You can then look at the purpose of the interaction. The list is long, but we will mention the most important ones:
- Gathering information: it can be important for a speaker to know what is going on in the audience. What do they already know, what are they struggling with, what are their needs, etc.? The participants may also need more information from each other. This can be factual information (how much, how long, how far...) or it can be softer emotional information.
- Ask questions. The most obvious form is the Q&A with a speaker. But beware: there are also many creative ways to give this another format than the well-known "are there any questions left". The participants can also ask each other questions.
- Getting to know each other: this is important to create a group feeling and safety. It is often the basis for a successful meeting.
- Help each other: Participants often have knowledge, acquaintances, information, skills etc. that others need. Interactive forms can help participants to help each other.
- Matchmaking: Apart from helping each other (see above) there are many other reasons why you bring people together. In practice, networking often does not rise to the level of a get-together. But with the right forms of interaction, networking can be of great value.

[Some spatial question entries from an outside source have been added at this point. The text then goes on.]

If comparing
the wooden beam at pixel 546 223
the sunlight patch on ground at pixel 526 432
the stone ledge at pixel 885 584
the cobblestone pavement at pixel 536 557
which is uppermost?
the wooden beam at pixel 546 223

- Getting to the bottom of it: understanding a problem, situation or case is the basis of learning, deciding, changing etc. Interaction can help to put your finger on something, to evaluate or gain insight.
- Problem solving: An extension of understanding is solving problems and meeting challenges. This often works better in cooperation than alone.
- Decision making: sometimes a group needs to come to a decision together. Interactive working methods can ensure that the decision is reached more quickly and/or more effectively.
- Making agreements: this can be about establishing rules/procedures/direction, but also simply about plans/agenda.
- Brainstorming: this can only be effective if it is more than 'we all say something'. Good brainstorming requires well-designed working methods.
- Having fun: it is easier to have fun, when having it together. Using it well is the lubricant of any successful meeting.
- Celebrate: highlights & achievements only have value if you celebrate them, learn from them and build on them.
Once you have made this choice, you can start looking for the work format, group size and composition in which to cast it. There are literally millions of options for this, so it would go too far to name them all. What matters is that you always look for or design the format that best suits the goal and the moment of the day.
You can subdivide the forms of work into a few levels of interaction:
Interaction is more than just coming up with a nice format. It is about purpose, form and content that are used in a well-considered way.